> Work to complete: Quote the entries word for word. Omit the pictures.

(Lines of data)
↓↓↓
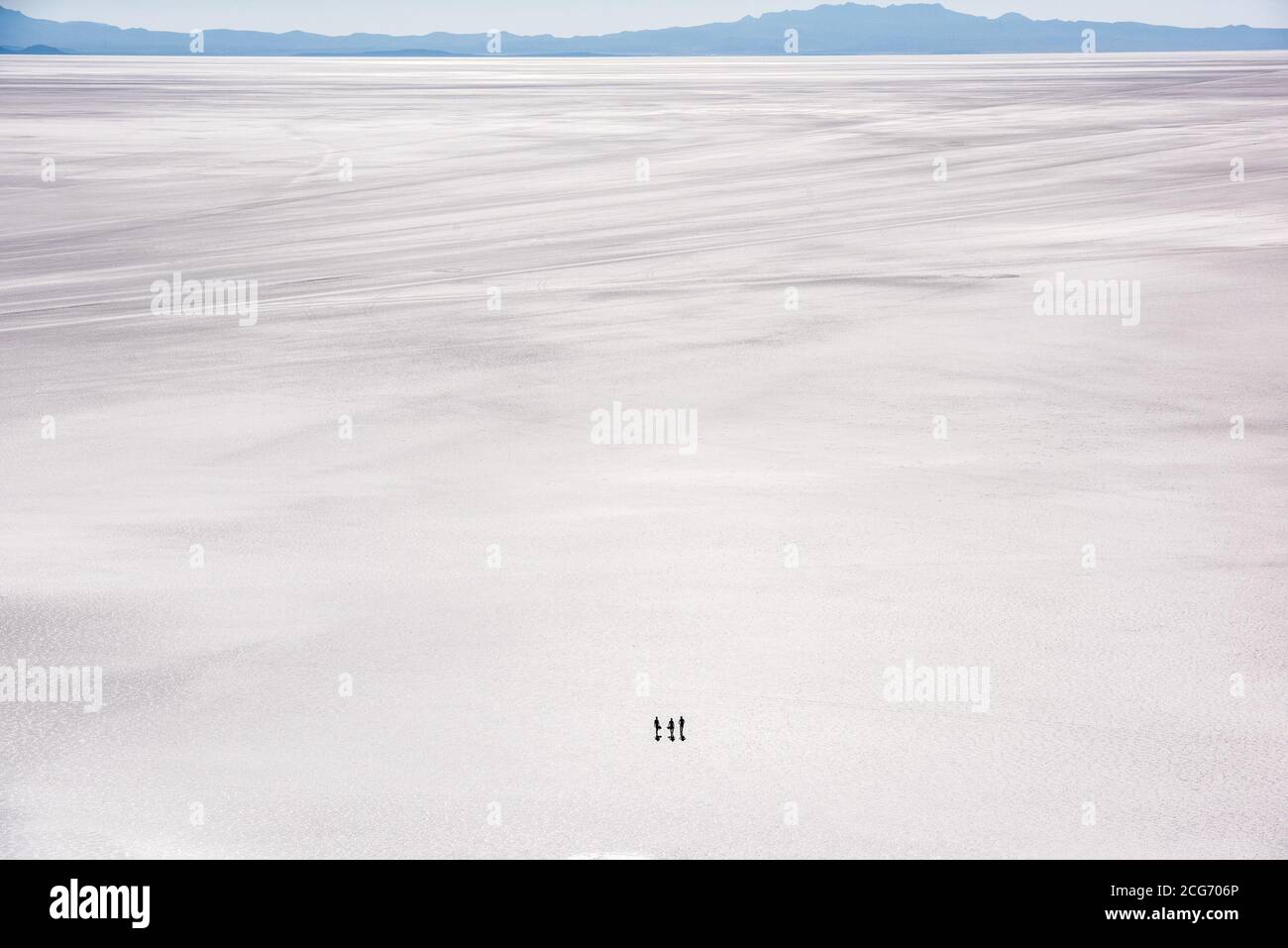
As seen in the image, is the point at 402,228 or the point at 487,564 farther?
the point at 402,228

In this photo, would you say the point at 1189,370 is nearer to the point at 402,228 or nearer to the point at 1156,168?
the point at 402,228

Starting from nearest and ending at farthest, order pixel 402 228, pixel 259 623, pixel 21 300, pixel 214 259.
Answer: pixel 259 623
pixel 21 300
pixel 214 259
pixel 402 228

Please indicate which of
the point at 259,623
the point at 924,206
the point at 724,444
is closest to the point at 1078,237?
the point at 924,206

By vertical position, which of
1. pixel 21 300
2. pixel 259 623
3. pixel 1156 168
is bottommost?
pixel 259 623

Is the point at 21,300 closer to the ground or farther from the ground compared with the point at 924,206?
closer to the ground

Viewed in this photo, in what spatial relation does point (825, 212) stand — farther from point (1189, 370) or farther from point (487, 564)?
point (487, 564)

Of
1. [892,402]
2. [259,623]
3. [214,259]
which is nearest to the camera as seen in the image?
[259,623]
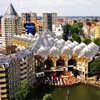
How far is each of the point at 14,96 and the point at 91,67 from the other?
9.65m

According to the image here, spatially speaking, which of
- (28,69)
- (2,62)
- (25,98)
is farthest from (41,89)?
(2,62)

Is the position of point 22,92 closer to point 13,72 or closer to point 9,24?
point 13,72

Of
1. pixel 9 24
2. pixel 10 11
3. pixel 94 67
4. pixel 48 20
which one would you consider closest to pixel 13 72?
pixel 94 67

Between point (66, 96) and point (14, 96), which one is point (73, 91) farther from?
point (14, 96)

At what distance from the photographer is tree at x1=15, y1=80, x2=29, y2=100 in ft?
60.2

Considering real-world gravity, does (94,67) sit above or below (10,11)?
below

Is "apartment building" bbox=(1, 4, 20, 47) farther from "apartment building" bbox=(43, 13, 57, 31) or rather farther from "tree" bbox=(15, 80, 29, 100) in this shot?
"tree" bbox=(15, 80, 29, 100)

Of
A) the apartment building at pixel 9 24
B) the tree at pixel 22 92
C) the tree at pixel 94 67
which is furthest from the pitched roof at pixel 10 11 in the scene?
the tree at pixel 22 92

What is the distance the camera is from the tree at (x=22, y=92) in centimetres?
1836

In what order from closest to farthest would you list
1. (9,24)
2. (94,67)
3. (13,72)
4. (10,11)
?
1. (13,72)
2. (94,67)
3. (9,24)
4. (10,11)

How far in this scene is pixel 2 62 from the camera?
1862 centimetres

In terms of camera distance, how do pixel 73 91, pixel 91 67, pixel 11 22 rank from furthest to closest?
pixel 11 22, pixel 91 67, pixel 73 91

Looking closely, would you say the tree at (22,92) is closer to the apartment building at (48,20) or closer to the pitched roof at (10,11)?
the pitched roof at (10,11)

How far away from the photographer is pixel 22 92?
18.7 m
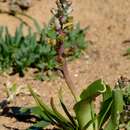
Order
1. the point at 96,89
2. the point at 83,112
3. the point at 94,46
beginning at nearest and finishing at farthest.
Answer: the point at 96,89 → the point at 83,112 → the point at 94,46

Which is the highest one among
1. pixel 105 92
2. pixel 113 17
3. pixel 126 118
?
pixel 113 17

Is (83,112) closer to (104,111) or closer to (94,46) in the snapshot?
(104,111)

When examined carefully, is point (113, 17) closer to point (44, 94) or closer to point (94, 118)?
point (44, 94)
↑↑↑
> Full answer:
As seen in the image, is the point at 402,228 or the point at 487,564 farther?
the point at 402,228

In this photo, would you say the point at 1189,370 is nearer to the point at 402,228 or nearer to the point at 1156,168?
the point at 402,228

Starting from nearest and ending at farthest, order pixel 402 228, pixel 259 623, pixel 21 300, pixel 214 259.
Answer: pixel 259 623
pixel 21 300
pixel 214 259
pixel 402 228

Please indicate which of
the point at 259,623
the point at 924,206
the point at 724,444
is closest to the point at 1078,237?
the point at 924,206

By vertical position, which of
1. pixel 21 300
2. pixel 259 623
3. pixel 1156 168
is bottommost?
pixel 259 623

Is the point at 21,300 closer to the ground or farther from the ground compared with the point at 924,206?
closer to the ground

Viewed in this photo, in what spatial relation does point (825, 212) stand — farther from point (1189, 370) or farther from point (487, 564)?
point (487, 564)

Of
1. [892,402]
2. [259,623]
3. [214,259]
which is nearest to the camera as seen in the image?
[259,623]
How far is each of the point at 14,96 and the point at 91,67 from the other?
9.65m

According to the image here, spatially speaking, which of
- (28,69)
- (2,62)
- (25,98)
is farthest from (41,89)?
(2,62)

Is the position of point 22,92 closer to point 13,72 or closer to point 9,24?
point 13,72

Of
1. pixel 9 24
2. pixel 10 11
3. pixel 94 67
4. pixel 48 20
which one would you consider closest to pixel 13 72?
pixel 94 67

Between point (66, 96) and point (14, 96), which one is point (73, 91) farther from?
point (14, 96)

At what distance from the photographer is tree at x1=15, y1=80, x2=29, y2=100 in ft?
60.2

Considering real-world gravity, does (94,67) sit above or below (10,11)?
below

Is "apartment building" bbox=(1, 4, 20, 47) farther from "apartment building" bbox=(43, 13, 57, 31) or rather farther from "tree" bbox=(15, 80, 29, 100) in this shot?
"tree" bbox=(15, 80, 29, 100)

Of
A) the apartment building at pixel 9 24
B) the tree at pixel 22 92
C) the tree at pixel 94 67
which is furthest from the pitched roof at pixel 10 11 in the scene?
the tree at pixel 22 92

What is the distance the camera is from the tree at (x=22, y=92) in centimetres?
1836

In what order from closest to farthest would you list
1. (9,24)
2. (94,67)
3. (13,72)
4. (10,11)
?
1. (13,72)
2. (94,67)
3. (9,24)
4. (10,11)

How far in this scene is pixel 2 62 from the camera?
1862 centimetres

In terms of camera distance, how do pixel 73 91, pixel 91 67, pixel 11 22 rank from furthest to closest?
pixel 11 22, pixel 91 67, pixel 73 91

Looking closely, would you say the tree at (22,92) is closer to the apartment building at (48,20) or closer to the pitched roof at (10,11)?
the pitched roof at (10,11)

How far away from the photographer is pixel 22 92?
18.7 m
Order
1. the point at 96,89
2. the point at 83,112
3. the point at 94,46
beginning at nearest and finishing at farthest.
Answer: the point at 96,89 → the point at 83,112 → the point at 94,46

Which is the highest one among
1. pixel 105 92
2. pixel 113 17
3. pixel 126 118
?
pixel 113 17

Is (83,112) closer to (104,111) or closer to (94,46) in the snapshot?
(104,111)

When examined carefully, is point (113, 17) closer to point (44, 94) or closer to point (94, 118)?
point (44, 94)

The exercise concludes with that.